Run split-GPU inference with GPT-NeoX-20B

Hi, is it possible to run inference with GPT-NeoX-20B in a split-GPU environment? I was hoping the following approach for GPT-J-6B would work (via EleutherAI/gpt-j-6B · GPTJForCausalLM hogs memory - inference only).

model = AutoModelForCausalLM.from_pretrained("Model Name")
tokenizer = AutoTokenizer.from_pretrained("Model Name")
from parallelformers import parallelize
parallelize(model, num_gpus=2, fp16=True, verbose='detail')

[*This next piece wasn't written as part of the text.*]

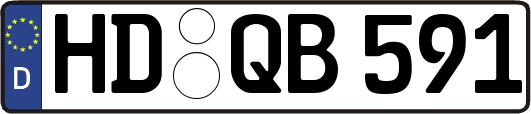 HD-QB591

I ran into an unimplemented error when trying to do the same for GPT-NeoX-20B. I tried both AutoModelForCausalLM as above as well as GPTNeoXForCausalLM. The following assertion gets raised.

  AssertionError: GPTNeoXForCausalLM is not supported yet

Unfortunately, the parallelformers repo has not seen much activity in quite a while, so I doubt that is the way to go.

To run it on a single GPU, this would seem to require an 80gb GPU, which unfortunately is not yet available under AWS.

I just verified for myself that this is very much possible. For example, it can be done via the text-generation-webui package using the following steps (for a 4-gpu machine):

model_dir=$(echo "$model_name" | perl -pe 's@/@_@;')

python "$model_name"
python --auto-device --gpu-memory 14 14 14 14 --model "$model_dir"

Behind the scene, this uses standard Hugging Face packages, which makes this forum appear less useful than hoped.

Note that the model is stored in the current directory rather than in the Hugging Face cache.